La lumière d’avril vibre sur une botte d’asperges. Frappées du rougeoiement de la fin d’après-midi, ce ne sont plus des asperges tachetées de soleil qui étincellent mais une abstraction aux tons rares, un jeu de mouvements de couleurs, de nuances et de subtilités. Si l’on s’y attarde, on ne voit que des tiges charnues, élancées de pointes mauves et violacées posées sur l’ardoise gris bleuté de la table. Cuites, elles perdront de leur éclat.

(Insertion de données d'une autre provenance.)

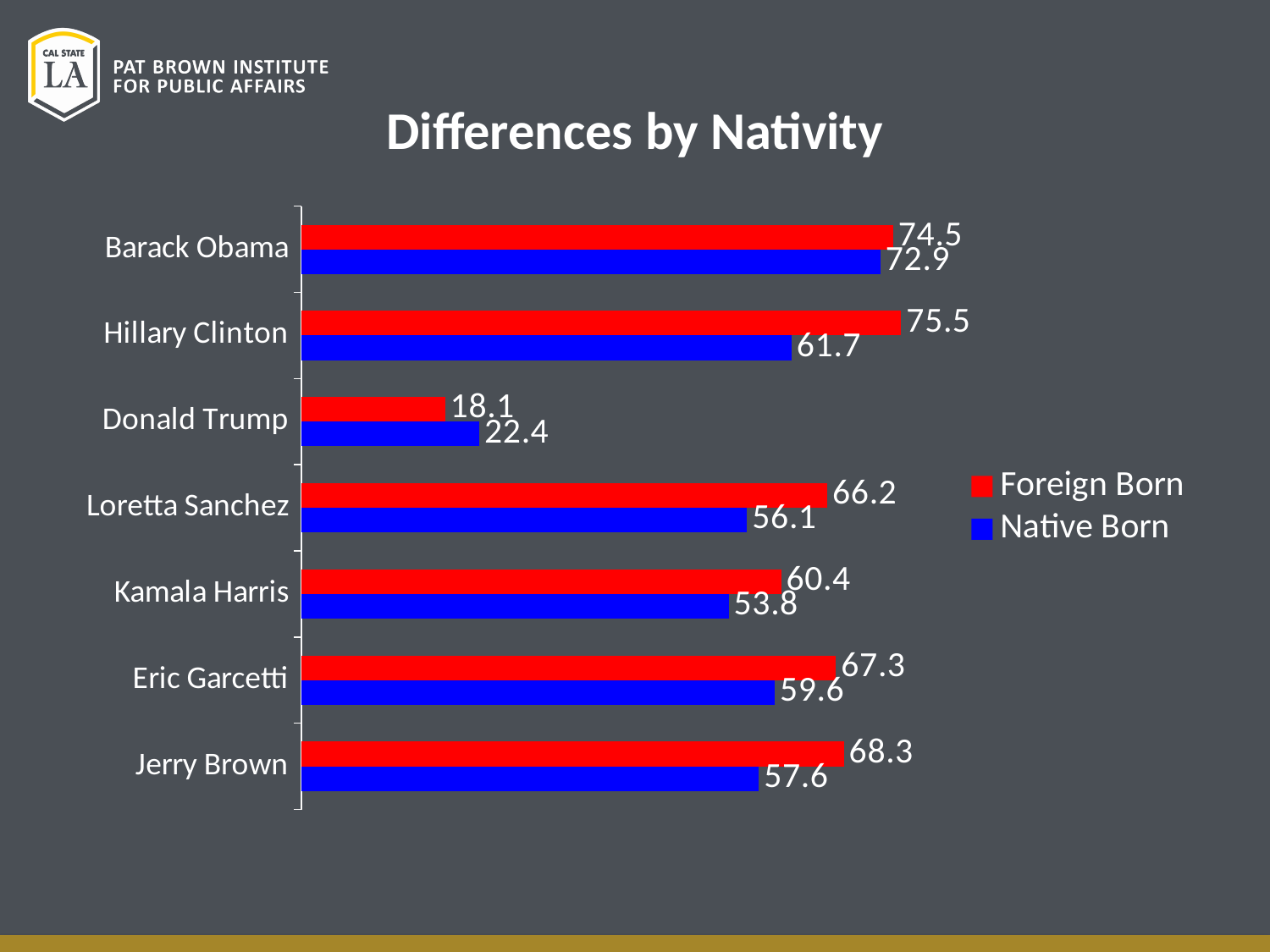
What is the difference between the Foreign Born and Native Born values for Hillary Clinton? 13.8 Which person has the lowest Native Born value? Donald Trump How many series does the legend list? 2 What is the difference between the Foreign Born and Native Born values for Jerry Brown? 10.7 For Donald Trump, which is larger: the Foreign Born value or the Native Born value? Native Born Which is larger: the Native Born value for Barack Obama or the Native Born value for Loretta Sanchez? Barack Obama What is the Native Born value for Donald Trump? 22.4 What is the Native Born value for Kamala Harris? 53.8 What is the Foreign Born value for Hillary Clinton? 75.5 What kind of chart is shown on the slide? Bar chart How many people are shown on the chart? 7 Which person has the highest Foreign Born value? Hillary Clinton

Des bouffées de lilas entrent par vagues dans la cuisine. Je m’assois sur un banc de pierre adossé à la façade de la maison. Dans l’air pailleté du soir, de tendres fantômes volettent, éphémères, papillons moirés, premières mouches de mai… Délicates créatures. De là, je peux voir le soleil descendre sur la rivière. D’ici quelques minutes, il s’enfoncera brusquement derrière le pont et l’eau donnera l’impression de l’engloutir. J’ai l’habitude de patienter ainsi, même si parfois un sentiment de désolation m’envahit. Je pourrais passer la nuit ici, dans l’humidité, patienter jusqu’à ce qu’elle se dissipe, attendre les brouillards du matin, glisser sur l’eau sans ramer, juste me laisser guider par les courants et m’enfoncer dans les blancheurs de vapeur.

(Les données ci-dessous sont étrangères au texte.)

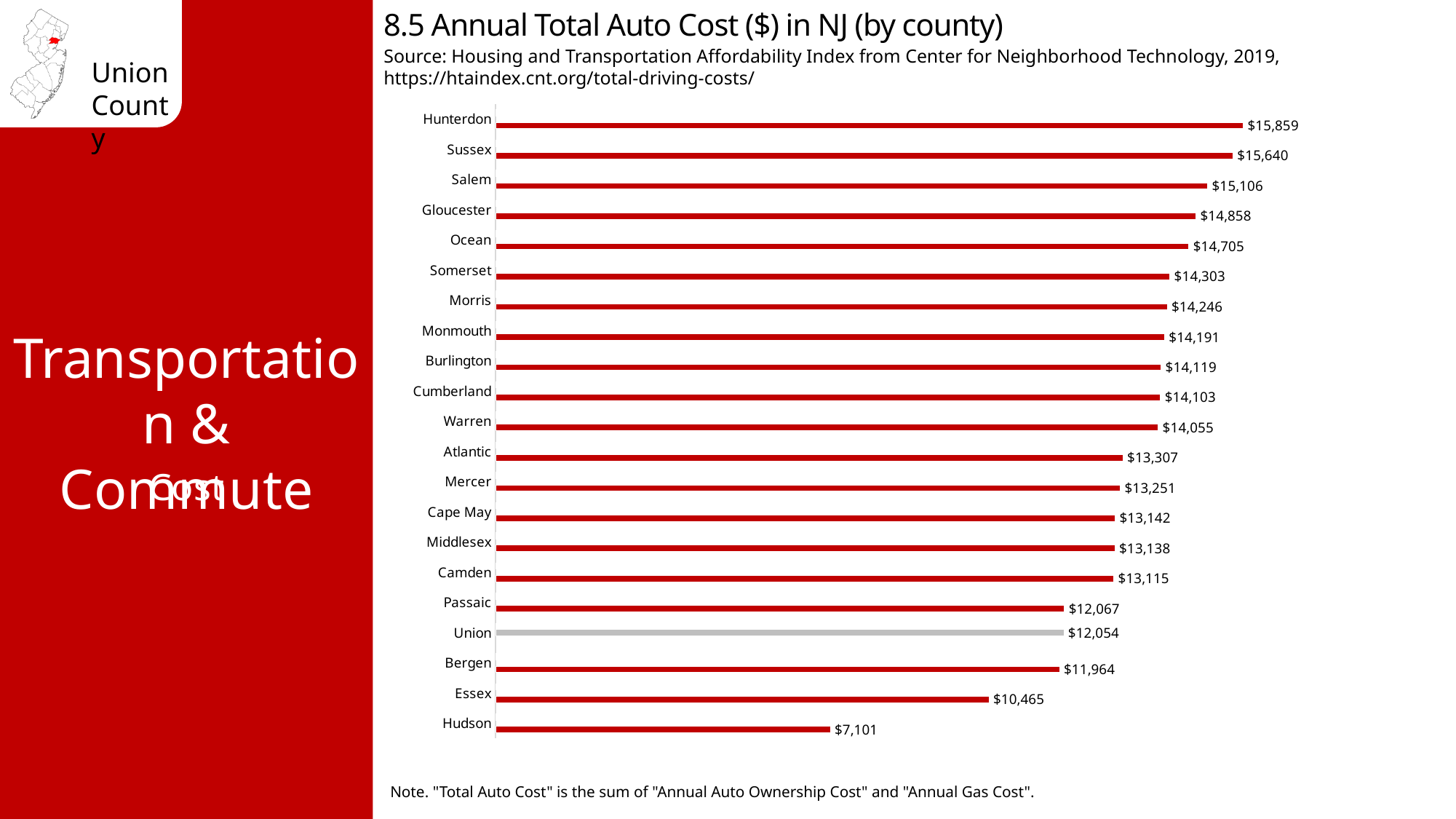
Which county's bar is shown in a different colour (grey) from the others? Union Which county has the lowest annual total auto cost? Hudson What is the difference in annual total auto cost between Hunterdon and Hudson? $8,758 What is the annual total auto cost for Hunterdon county? $15,859 Which county has a higher annual total auto cost, Bergen or Essex? Bergen What is the annual total auto cost for Essex county? $10,465 What type of chart is used to show annual total auto cost by county? Bar chart Which county has a higher annual total auto cost, Sussex or Salem? Sussex Which county has the highest annual total auto cost? Hunterdon What is the annual total auto cost for Union county? $12,054 What is the difference in annual total auto cost between Passaic and Union? $13 How many counties are shown in the chart? 21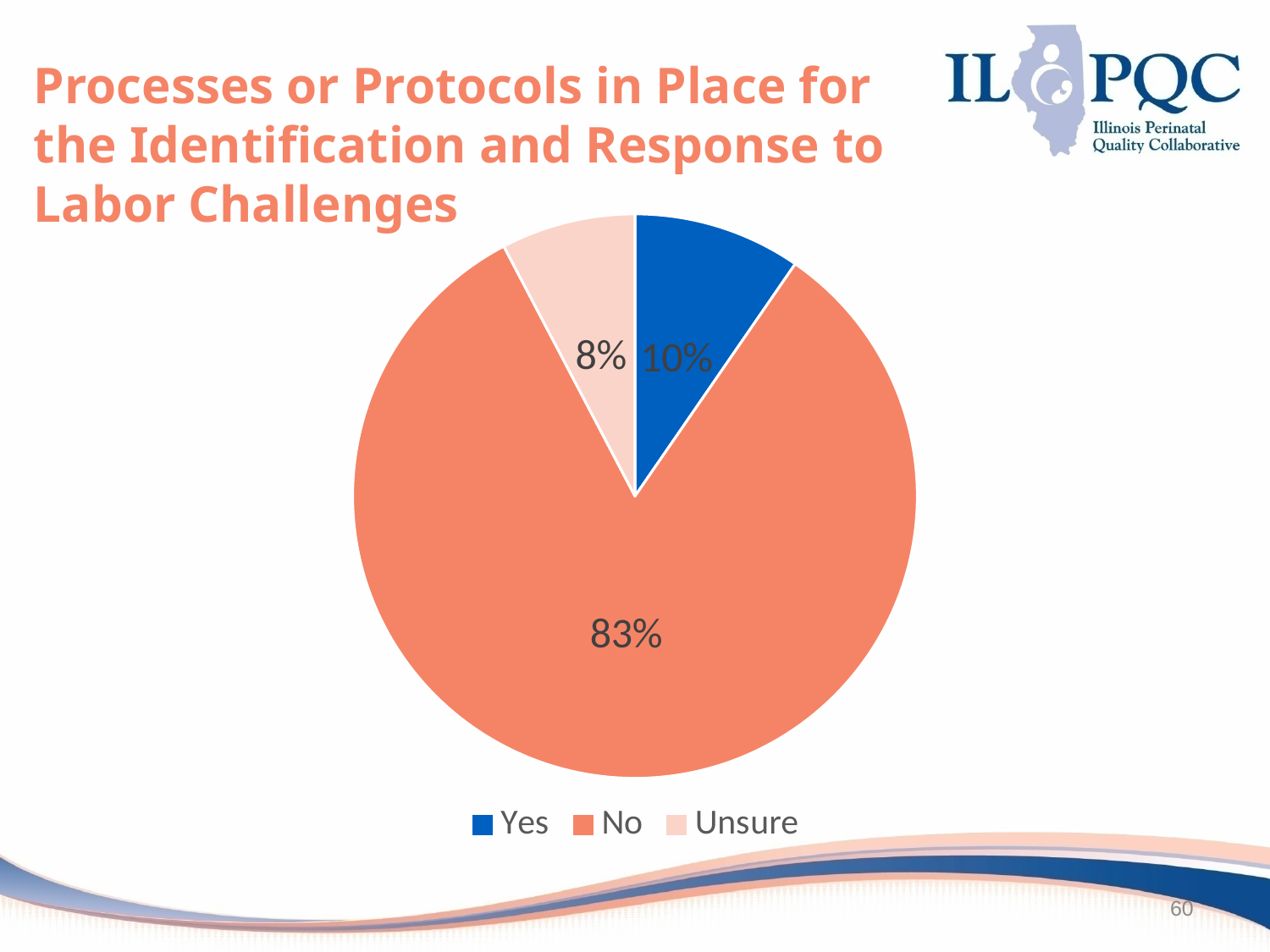
What is the difference in percentage points between the "No" slice and the "Yes" slice? 73 What percentage of the pie is labelled "Unsure"? 8% What type of chart is shown on the slide? pie chart What percentage of the pie is labelled "Yes"? 10% What is the title of the chart on the slide? Processes or Protocols in Place for the Identification and Response to Labor Challenges What colour is the "No" slice of the pie? orange What is the combined percentage of the "Yes" and "Unsure" slices? 18% How many categories does the legend list? 3 Which is larger, the "Yes" slice or the "Unsure" slice? Yes Which category has the smallest slice of the pie? Unsure Which category has the largest slice of the pie? No What percentage of the pie is labelled "No"? 83%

Le jour s’étire encore. Et chaque fois, à cette heure où je fixe le désert du ciel, quelque chose ressuscite, une douceur de vivre. Les iris s’agitent mollement sous la brise du soir. En fin d’été, à la lueur des photophores, leurs hampes ne seront plus que des sentinelles, ils auront cédé leur place aux cyclamens de Naples qui tapisseront de rose et de blanc les sous-bois. Avant eux, il y aura le ballet des ancolies, la mine fière des lupins et les roses qui me demandent tant d’attention. À quoi tiennent la puissance et l’enchantement d’un paysage, d’une oeuvre.